Supraglottic Airway

Supraglottic airway devices have emerged as valuable tools for airway management, particularly in cardiac arrest. When compared to endotracheal intubation, in which some studies have found high rates of misplacement, skill degradation and prolonged pauses of chest compressions during cardiac arrest, supraglottic airway devices are an attractive alternative.

  • Are placed blindly.

  • Require less training time.

  • Can be placed in less time.

  • Are easier to place during chest compressions.

A number of supraglottic airway devices are available, including:

  • Laryngeal Mask Airway.

  • Combitube.

  • King Airway.

  • air-Q.

  • I-Gel (which can be placed blindly into the esophagus or hypopharynx. Ventilation is delivered through a port positioned above the glottic opening, and inflated cuffs or gel isolate the glottic opening to facilitate ventilation and protect the lower airway from aspiration.).

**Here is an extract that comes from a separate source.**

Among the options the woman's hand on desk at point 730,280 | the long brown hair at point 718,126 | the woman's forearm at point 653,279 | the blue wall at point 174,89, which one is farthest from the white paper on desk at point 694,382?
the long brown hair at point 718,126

Supraglottic airways are not without complications. They must be inserted to the correct depth for the ventilation port to be over the glottic opening. A recent study shows a high rate of unrecognized misplacement of one supraglottic airway device, which is just as devastating as a misplaced endotracheal tube [1].

Other studies of various devices have described cases of inadequate ventilation, inadequate protection from aspiration, and an inability to detect lung sounds after placement.

Supraglottic airway devices are ineffective for patients with upper airway edema, such as from burns or anaphylaxis. Balloon over inflation can also cause upper airway trauma and compromise circulation through blood vessels in the neck.